MXO and Intelligent Tracking Prevention

Apple announced its new Intelligent Tracking Prevention (ITP) for Safari (Webkit) browsers in June 2017.

Its aim is to prevent cross-site tracking of users. ITP uses machine learning to identify websites with the capability to track users across multiple domains and implement measures to restrict that capability.

Since 2017 there have been three further updates to ITP, the latest being ITP 2.1. ITP 2.1 was released in February 2019, and includes a change to limit the lifetime of a client-side cookie to 7 days.

How does this affect MXO ?

MXO uses cookies to facilitate the collection of customer information for your organization, such as the devices they use, the products and services they interact with, and the ways in which they interact, for example, the website pages they visit and the online forms they complete.

The change in ITP 2.1 means that customers with an existing TID, who are using Safari and don't interact with a client website for over 7 days, are treated as anonymous until a customer identifier is recaptured. This mirrors the existing behavior in MXO for customers who intermittently clear their cookies. After a customer identifier is captured, the customer becomes recognised again and all recent anonymous behavior and captured attributes are included in their unified customer profile alongside all their historical information.

What are we doing about it?

MXO 's great advantage is its existing, deterministic, identity matching, that already reduces the impact of the changes in ITP 2.1.

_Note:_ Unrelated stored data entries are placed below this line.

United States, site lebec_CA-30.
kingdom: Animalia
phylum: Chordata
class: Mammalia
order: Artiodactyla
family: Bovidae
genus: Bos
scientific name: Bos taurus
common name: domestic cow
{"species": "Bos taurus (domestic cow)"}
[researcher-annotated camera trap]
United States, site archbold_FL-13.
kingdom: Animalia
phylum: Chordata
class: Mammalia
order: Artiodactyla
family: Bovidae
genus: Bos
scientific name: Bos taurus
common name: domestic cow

When a customer visits a web site or other Touchpoint, MXO assigns that customer a unique identifier, a TID, stored as a cookie in their browser. That TID allows MXO to recognise the customer across multiple visits to the same Touchpoint. A customer who visits multiple Touchpoints is assigned multiple TIDs (one per Touchpoint).

MXO uses a known, reliable, identifier; a Key, to link activity and data for a customer to a single customer profile. When a customer provides that key at a Touchpoint, for example, by logging in to their account, MXO can link the existing, multiple, TIDs together, associating them all with the same customer.

Because MXO currently uses cookies to store customer TIDs in the browser, we have added a fallback mechanism to store that same TID in localStorage, just in case the cookie expires.

The advantage to using localStorage is that it is not affected by the change in ITP 2.1 that sets client-side cookies to expire after 7 days of inactivity.

The disadvantage to using localStorage is that stores can only be read within a specific sub-domain (unlike cookies, that are available across an entire, specific, domain). For example, customers who visit a Touchpoint every 6 days, stand no risk of becoming anonymous. Customers who visit every 10 days are potentially at risk IF the Touchpoint spans multiple sub-domains AND their subsequent visits continuously touch multiple sub-domains.